I am not a monster: After a psychotic episode, I was deferred from Rice for a year
During Orientation Week my freshman year at Rice, I suffered a psychotic episode due to schizophrenia. I said what the voices were telling me and ended up saying inappropriate things. I was escorted by a Rice University Police Department vehicle to the emergency room, where I was then locked up in the psychiatric ward for six days. In those six days, I got better. My mental health improved, and I stopped hallucinating. I thought that would be the end of it. I would be released from the hospital and I would resume my studies at Rice. Hopefully, I could use what I learned to someday find better therapies for mental illnesses. But I was wrong. Because of the things I said during my psychotic episode and the way my case was handled, it felt as if the administration deemed me a threat to the Rice community. Ultimately, due to my schizophrenia, I was deferred for a year from Rice University.
Am I a monster to you?
Never during those times did it feel like the administration heard me. Barely was my opinion considered throughout the process. In a letter sent to me by Dean of Undergraduates Bridget Gorman, she wrote that I made the decision to leave Rice, but I never made that decision. Instead, I felt forced into that decision. The administration assumed what they were doing was for the best and uprooted me from the future and threw me into the past. I was left in pain and without a voice.
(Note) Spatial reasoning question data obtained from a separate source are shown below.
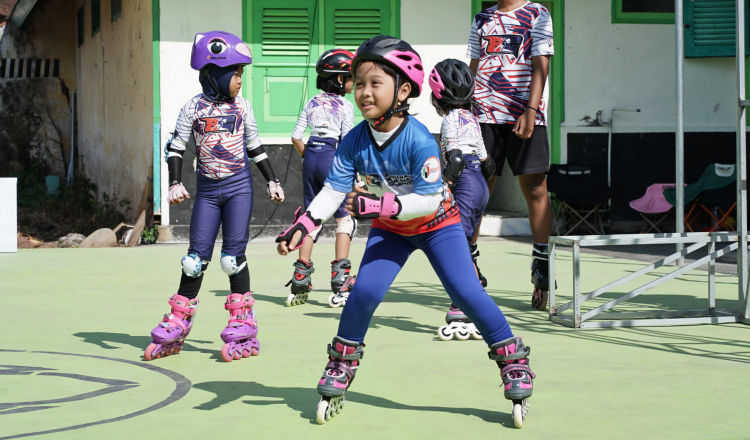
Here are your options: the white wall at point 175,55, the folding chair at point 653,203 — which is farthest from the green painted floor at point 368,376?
the folding chair at point 653,203

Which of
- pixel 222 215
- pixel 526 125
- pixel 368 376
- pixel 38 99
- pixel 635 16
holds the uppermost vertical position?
pixel 635 16

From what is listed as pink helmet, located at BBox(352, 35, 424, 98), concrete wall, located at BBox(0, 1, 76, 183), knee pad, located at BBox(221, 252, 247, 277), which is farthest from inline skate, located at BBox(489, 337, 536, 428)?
concrete wall, located at BBox(0, 1, 76, 183)

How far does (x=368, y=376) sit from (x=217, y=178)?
1.58 meters

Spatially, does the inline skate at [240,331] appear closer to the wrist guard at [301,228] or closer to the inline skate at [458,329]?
the inline skate at [458,329]

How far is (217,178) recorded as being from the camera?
18.2ft

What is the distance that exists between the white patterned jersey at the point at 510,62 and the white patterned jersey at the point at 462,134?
38 centimetres

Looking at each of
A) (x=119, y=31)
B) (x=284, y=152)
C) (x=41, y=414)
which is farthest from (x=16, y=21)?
(x=41, y=414)

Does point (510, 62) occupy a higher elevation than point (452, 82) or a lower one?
higher

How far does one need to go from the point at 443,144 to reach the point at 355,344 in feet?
7.46

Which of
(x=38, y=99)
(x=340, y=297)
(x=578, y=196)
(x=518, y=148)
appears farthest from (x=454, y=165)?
(x=38, y=99)

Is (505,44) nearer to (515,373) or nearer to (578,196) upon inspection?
(515,373)

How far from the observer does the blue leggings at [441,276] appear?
3.97 metres

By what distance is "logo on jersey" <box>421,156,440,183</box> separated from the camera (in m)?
3.88

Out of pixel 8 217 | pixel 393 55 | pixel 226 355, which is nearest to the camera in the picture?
pixel 393 55
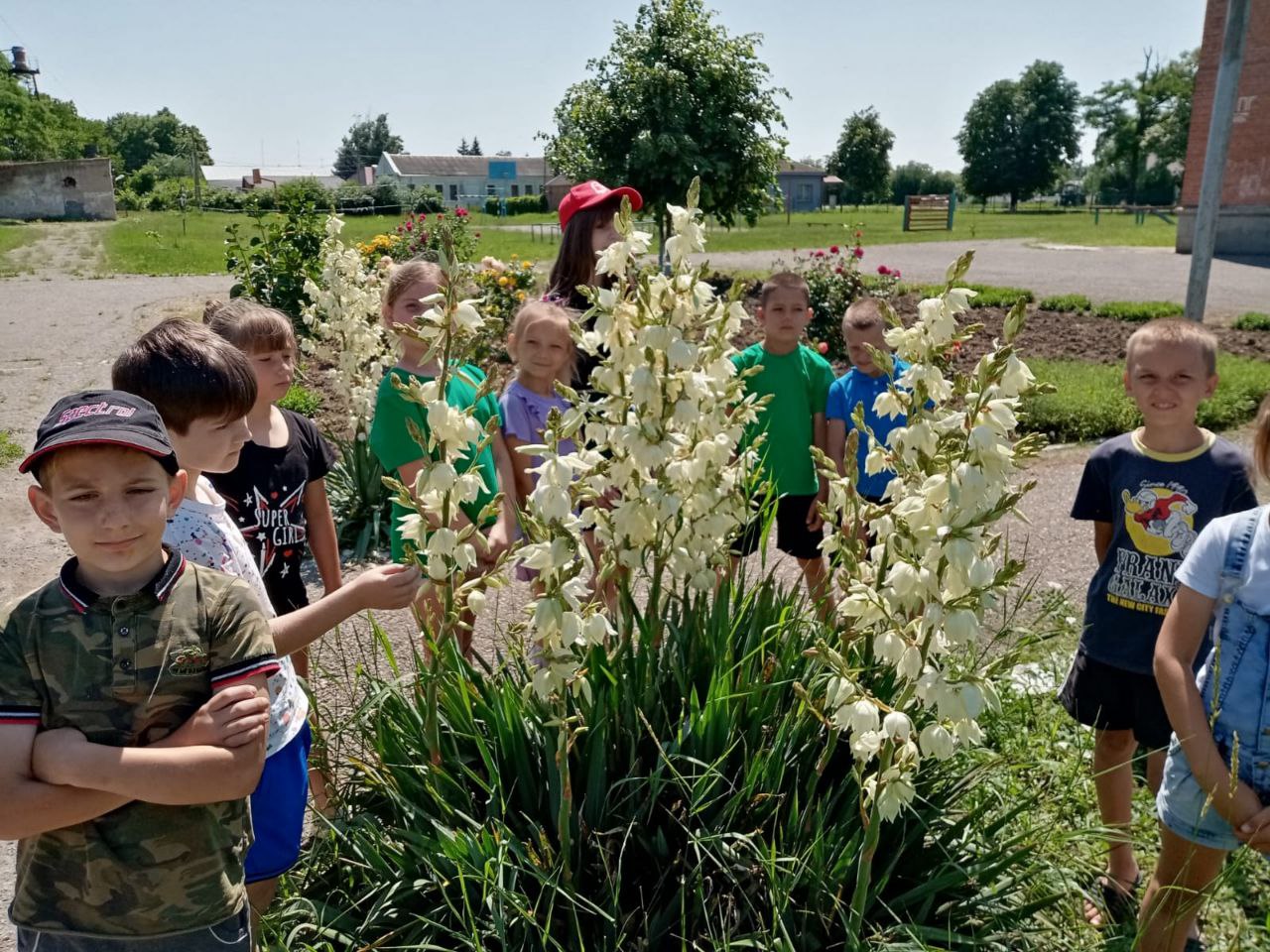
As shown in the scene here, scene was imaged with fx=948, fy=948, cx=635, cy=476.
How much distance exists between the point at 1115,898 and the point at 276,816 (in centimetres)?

Is it because I’m a monster to you?
According to the National Alliance on Mental Illness, approximately 1.5 million Americans suffer from schizophrenia. You would think that a common disorder like this would be understood and cared for. But you’re wrong. Millions of people with schizophrenia like me suffer in silence, for we fear the stigma around it. We are scared to be shunned. We are scared to be called monsters. And it is no different at Rice, despite its “Culture of Care.” By ousting a student with schizophrenia for having a psychotic episode, I feel that the Rice administration has promoted the stigma against people with schizophrenia. This leaves students with schizophrenia to further live their life in silence for fear of punishment.
Am I still a monster to you?
Despite being forced into a decision I was not willing to make, I still have a voice and I want to be heard. What the administrators did to me has not helped me and other students with schizophrenia. Instead, it leaves us suffering under the social stigma against our mental illness. But one day, even through all this chaos, change will occur. Call me delusional, but I believe that the stigma will not last forever. Whether it will be one year from now or many years, Rice administrators will have to let go of their stigma and give students with schizophrenia voices again. And I can promise you I will be back for that.
Because I am human.
Editor’s Note: The author of this opinion was granted anonymity to protect their identity. All claims are fact-checked in advance.